-- Supplied text --
--
December 2, 2017

The Last Three of the Eleven Books That Influenced Me Most, Which I Therefore Often Recommend

Last month, I wrote about eight of the books that influenced me the most when I was a kid. They ranged from what was essentially Star Wars fanfiction to a catalogue, and they all played a major part in making me the reader I am today.

The following three books, however, are the big ones. The major leagues of making Meg. While I may go back to those other eight on occasion for nostalgia, laughs, and tears, these three are the ones I read every year. And the great thing about that? My reading and understanding of them as matured as I have. Each time I pick up something new, something that makes me stop and say, “Huh” or “Oh!” It’s an awesome feeling.

Do you have any books like that? If so, let me know! I’m always looking for new things to read.


The summer before fifth grade I was bored. Wander-around-the-house, flop-on-pieces-of-furniture, whine-and-complain bored. It was a really hot summer that year, and muggy, too, so I couldn’t go outside much. My brother and I had to share the video game system, and more often than not my mom had Donkey Kong up on the SNES because she couldn’t save her game, so neither he nor I could play anyway. My friends all lived in other neighborhoods, so I needed a ride to go visit them. There weren’t any day camps or anything like that in my town, either, and I was too young to get dropped off at the pool for the day without an adult to watch out for me. I couldn’t even go to the library by myself–I’d need a ride, and even then, there wasn’t any place for me hang out and just read. It was absolutely miserable.

So one particularly bad day my dad finally got fed up with my complaining and dragged me downstairs to his office. This was sacred territory. No one, not even my mom, was allowed in without his permission. But that day, he brought me in, went over his his personal bookshelf (if his office was off-limits, his bookshelf was triply so), and pulled down a paperback book. He handed it to me and told me to go read.

That book was Ender’s Game.

On the surface, it’s a pretty basic tale: a young boy is taken from his family and sent into space and learns how to play this zero-G game and to be a leader. Honestly, that’s probably about as much as I got from it when I was ten. When I was eleven, though, I picked up on some foreshadowing. At twelve, the metaphor of the Giant’s Drink. Every year I kept going back to it and finding something new. It wasn’t until college that I finally understood the importance of the philosophy, and right now, the way the father is swayed by the terrible, terrifyingly radical views on the newsfeed seems especially relevant.

So yes, this book is suitable for younger readers, even if they aren’t yet reading past the surface. Even so, it will stick with them for a long time.


The summer before sixth grade, as I talked about last time, I found Star Wars and became absolutely obsessed with the extended universe novels. Honestly, they’re the only things I remember reading that year except for The Hobbit, which took six months because it kept putting me to sleep.
--
-- Stored data --
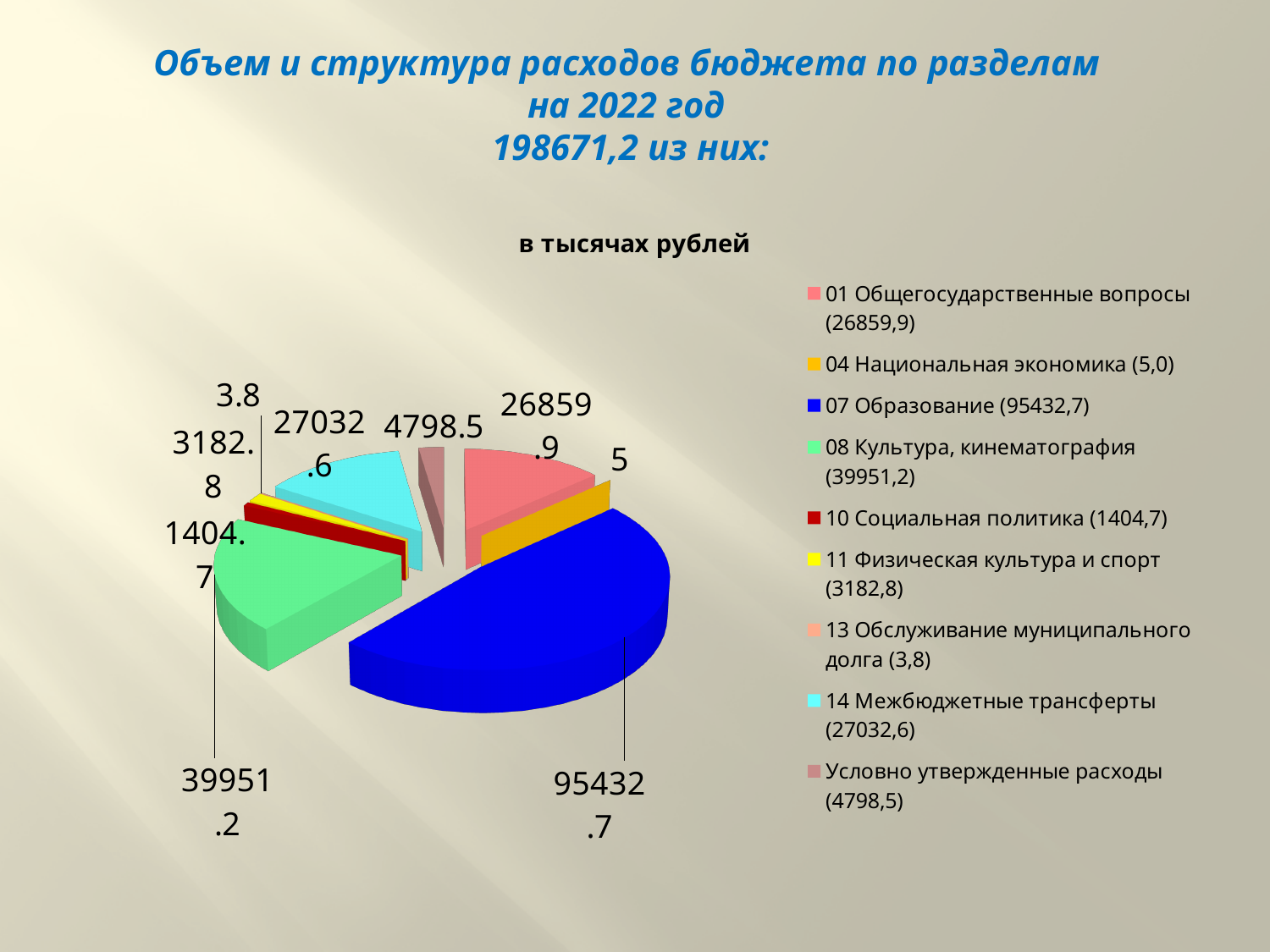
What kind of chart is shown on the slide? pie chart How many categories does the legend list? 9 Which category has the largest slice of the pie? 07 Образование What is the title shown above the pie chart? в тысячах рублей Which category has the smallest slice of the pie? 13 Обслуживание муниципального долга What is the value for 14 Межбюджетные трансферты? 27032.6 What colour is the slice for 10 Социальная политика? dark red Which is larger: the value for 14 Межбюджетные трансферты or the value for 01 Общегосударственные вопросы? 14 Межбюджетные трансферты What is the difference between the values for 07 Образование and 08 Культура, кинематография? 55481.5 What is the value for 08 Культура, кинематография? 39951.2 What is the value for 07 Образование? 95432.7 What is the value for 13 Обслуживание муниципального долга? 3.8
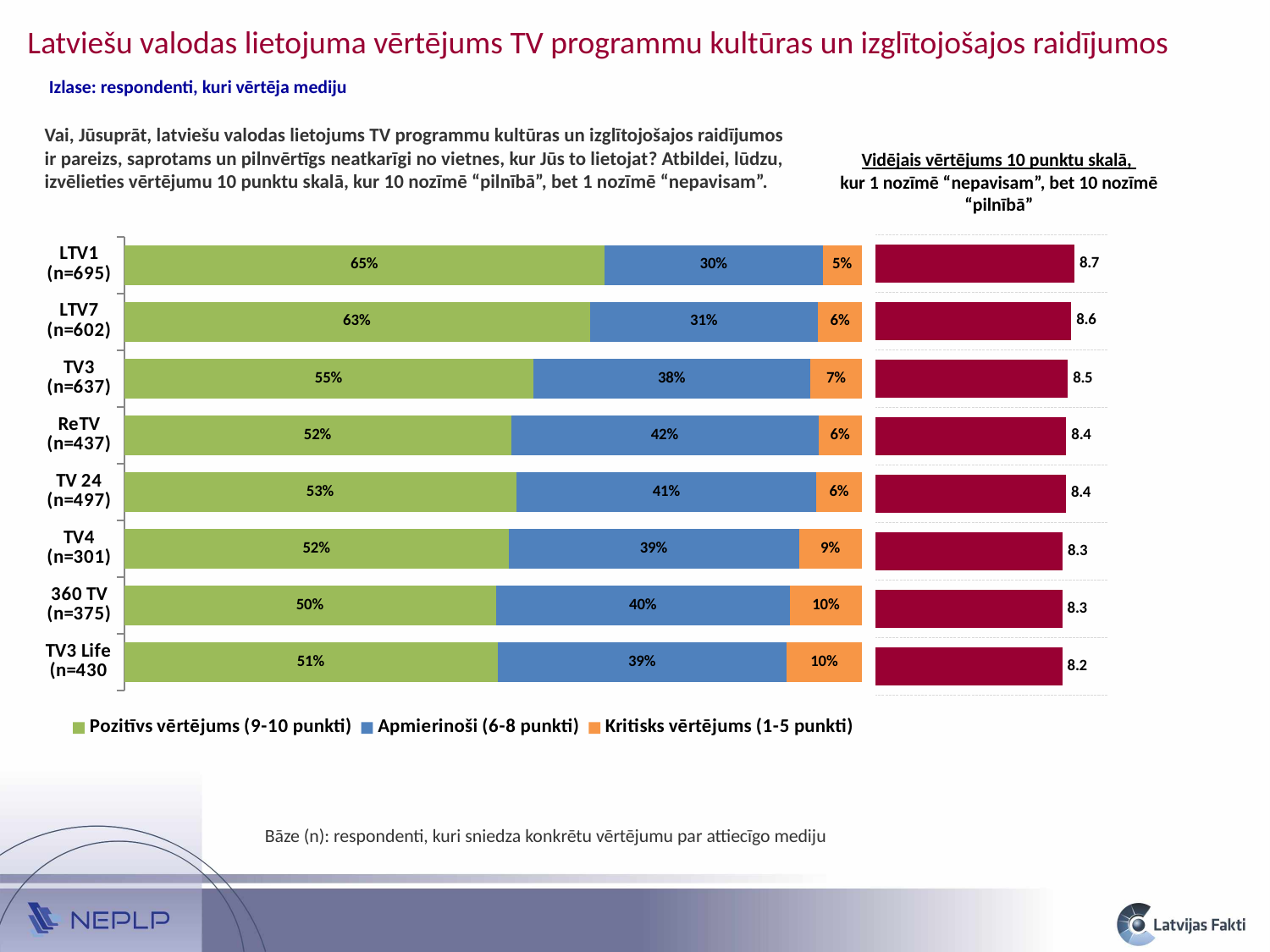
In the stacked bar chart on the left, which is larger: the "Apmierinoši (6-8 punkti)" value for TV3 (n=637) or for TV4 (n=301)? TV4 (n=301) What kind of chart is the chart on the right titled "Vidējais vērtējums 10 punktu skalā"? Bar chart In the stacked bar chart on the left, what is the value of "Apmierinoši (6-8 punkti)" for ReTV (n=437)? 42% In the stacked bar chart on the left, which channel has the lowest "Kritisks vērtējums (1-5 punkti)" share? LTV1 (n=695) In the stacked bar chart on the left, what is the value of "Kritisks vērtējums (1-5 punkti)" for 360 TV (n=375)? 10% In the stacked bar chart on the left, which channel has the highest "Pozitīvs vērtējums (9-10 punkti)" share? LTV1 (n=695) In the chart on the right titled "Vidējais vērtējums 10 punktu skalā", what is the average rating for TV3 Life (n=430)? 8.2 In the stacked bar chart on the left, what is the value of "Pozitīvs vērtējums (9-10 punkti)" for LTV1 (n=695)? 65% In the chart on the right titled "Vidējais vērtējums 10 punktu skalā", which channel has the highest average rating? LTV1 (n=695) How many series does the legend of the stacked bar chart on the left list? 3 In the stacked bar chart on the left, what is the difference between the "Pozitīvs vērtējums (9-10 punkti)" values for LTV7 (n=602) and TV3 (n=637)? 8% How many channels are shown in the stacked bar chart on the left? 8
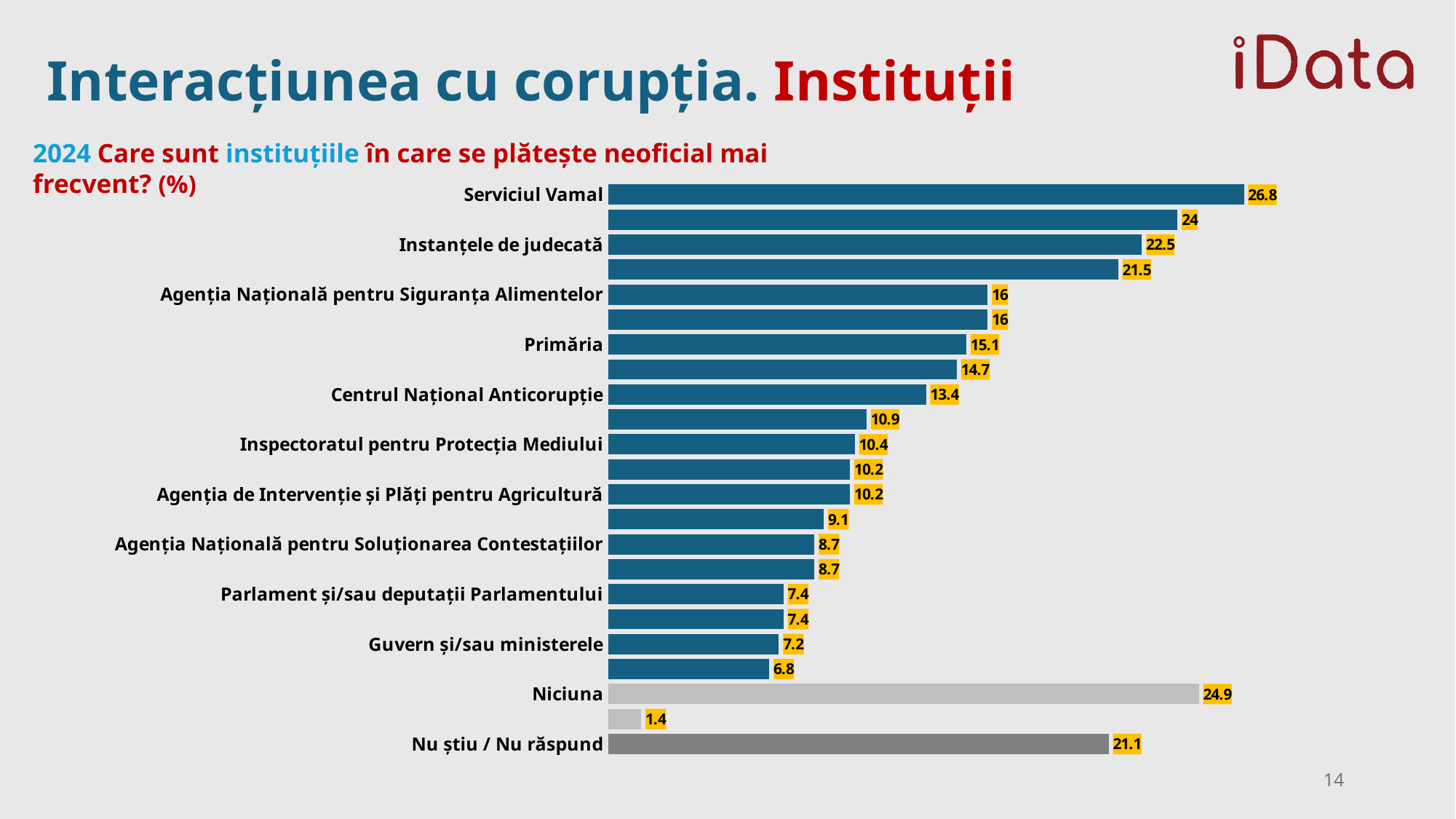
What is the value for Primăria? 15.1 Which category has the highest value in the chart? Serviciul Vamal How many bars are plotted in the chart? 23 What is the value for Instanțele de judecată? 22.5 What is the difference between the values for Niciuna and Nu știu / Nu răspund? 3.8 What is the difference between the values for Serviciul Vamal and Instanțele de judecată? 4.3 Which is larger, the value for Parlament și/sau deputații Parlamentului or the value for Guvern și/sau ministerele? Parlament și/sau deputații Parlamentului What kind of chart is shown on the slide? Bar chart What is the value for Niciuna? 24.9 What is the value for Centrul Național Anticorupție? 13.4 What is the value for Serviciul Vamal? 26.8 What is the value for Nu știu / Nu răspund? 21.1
--
-- Activities --
1. Answer these questions using the post on influential books.
(a) How many books did the writer cover in the previous month's post?
(b) Which book did the writer's dad take down from his shelf and hand over?
(c) Why did The Hobbit take the writer six months to read?
2. Reproduce the passage of the post on influential books from "So one particularly" up to and including "was Ender’s Game.".
The listing is separate material with no connection to the post on influential books.

-- Results of the tasks --
1.
(a) Eight.
(b) Ender's Game.
(c) It kept putting the writer to sleep.

2.
So one particularly bad day my dad finally got fed up with my complaining and dragged me downstairs to his office. This was sacred territory. No one, not even my mom, was allowed in without his permission. But that day, he brought me in, went over his his personal bookshelf (if his office was off-limits, his bookshelf was triply so), and pulled down a paperback book. He handed it to me and told me to go read.

That book was Ender’s Game.